Após o fracasso da seleção, no Mundial de 82, e a perda do campeonato gaúcho para o Inter, começou a ruir o casamento com o Grêmio. Logo após o Gre-Nal decisivo de 82, inconformados gremistas o abordaram em seu Alfa-Romeo preto e quase o agrediram. Novamente Batista se defrontava com uma oposição ferrenha. “Se eu conseguisse ganhar um pouco menos noutra profissão, largaria o futebol, e nem me importaria de ser um cara obscuro”.

A imprensa pegava no seu pé. Chamavam-no de mascarado e vedete. Irritado, não quis mais falar com os jornalistas. Diante de tantas críticas, dizia que desejava sumir por um ano. Era um craque incompreendido. Suas virtudes, aos olhos da imprensa e da torcida, ficaram em segundo plano.

Concluída sua passagem sem títulos no tricolor dos pampas, Batista seguiu, no início de 1983, por indicação do treinador Rubens Minelli, para o Palmeiras, que pagou 280 milhões de cruzeiros pelo seu passe. Mas o que ninguém esperava é que o jogador ficaria apenas cinco meses no Alviverde, período em que disputou apenas 14 jogos, com seis vitórias e sete empates, marcando dois gols.

O passe do jogador foi adquirido pelo Grupo de Apoio ao Presidente (GAP), formado por poderosos empresários palmeirenses, liderados por Márcio Papa. A turma endinheirada pagou 200 mil dólares ao Grêmio, manteve Batista, por empréstimo de seis meses, no Palmeiras.

A estreia foi em um jogo realizado em um sábado à noite contra o Bahia, pelo Campeonato Brasileiro. Exatos 47 mil 702 palmeirenses foram ao Morumbi para ver uma goleada de 4 a 0.
========================================================================
(Instrução):
Pode imprimir o trecho do texto sobre Batista de "O passe do jogador" a "goleada de 4 a 0.", sem alterar nada? Os registros não são necessários.

(Registros):
========================================================================
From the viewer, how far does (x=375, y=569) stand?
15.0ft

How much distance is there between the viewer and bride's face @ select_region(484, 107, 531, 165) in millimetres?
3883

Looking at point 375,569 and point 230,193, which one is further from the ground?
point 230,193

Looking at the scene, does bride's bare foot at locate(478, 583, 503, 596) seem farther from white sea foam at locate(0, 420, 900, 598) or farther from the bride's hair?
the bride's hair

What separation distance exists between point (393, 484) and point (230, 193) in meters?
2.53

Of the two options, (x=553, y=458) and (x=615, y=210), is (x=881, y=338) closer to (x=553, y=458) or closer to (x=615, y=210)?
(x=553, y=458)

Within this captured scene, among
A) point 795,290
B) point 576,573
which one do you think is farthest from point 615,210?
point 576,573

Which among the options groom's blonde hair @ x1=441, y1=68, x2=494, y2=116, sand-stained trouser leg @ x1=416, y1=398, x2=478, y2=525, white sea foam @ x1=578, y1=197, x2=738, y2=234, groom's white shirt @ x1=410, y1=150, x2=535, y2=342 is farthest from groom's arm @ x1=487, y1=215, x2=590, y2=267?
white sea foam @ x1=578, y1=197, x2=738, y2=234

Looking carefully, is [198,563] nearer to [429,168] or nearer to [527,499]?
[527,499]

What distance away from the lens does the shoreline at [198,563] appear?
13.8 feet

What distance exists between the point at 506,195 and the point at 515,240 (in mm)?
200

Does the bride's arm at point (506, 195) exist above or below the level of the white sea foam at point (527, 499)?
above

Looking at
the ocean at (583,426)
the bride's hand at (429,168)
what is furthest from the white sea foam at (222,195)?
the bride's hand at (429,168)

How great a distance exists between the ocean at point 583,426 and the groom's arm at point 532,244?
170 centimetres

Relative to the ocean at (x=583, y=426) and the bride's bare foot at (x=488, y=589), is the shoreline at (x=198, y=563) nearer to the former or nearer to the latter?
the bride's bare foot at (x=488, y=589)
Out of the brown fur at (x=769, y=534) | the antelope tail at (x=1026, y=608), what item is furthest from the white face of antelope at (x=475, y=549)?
========================================================================
(Resposta):
O passe do jogador foi adquirido pelo Grupo de Apoio ao Presidente (GAP), formado por poderosos empresários palmeirenses, liderados por Márcio Papa. A turma endinheirada pagou 200 mil dólares ao Grêmio, manteve Batista, por empréstimo de seis meses, no Palmeiras.

A estreia foi em um jogo realizado em um sábado à noite contra o Bahia, pelo Campeonato Brasileiro. Exatos 47 mil 702 palmeirenses foram ao Morumbi para ver uma goleada de 4 a 0.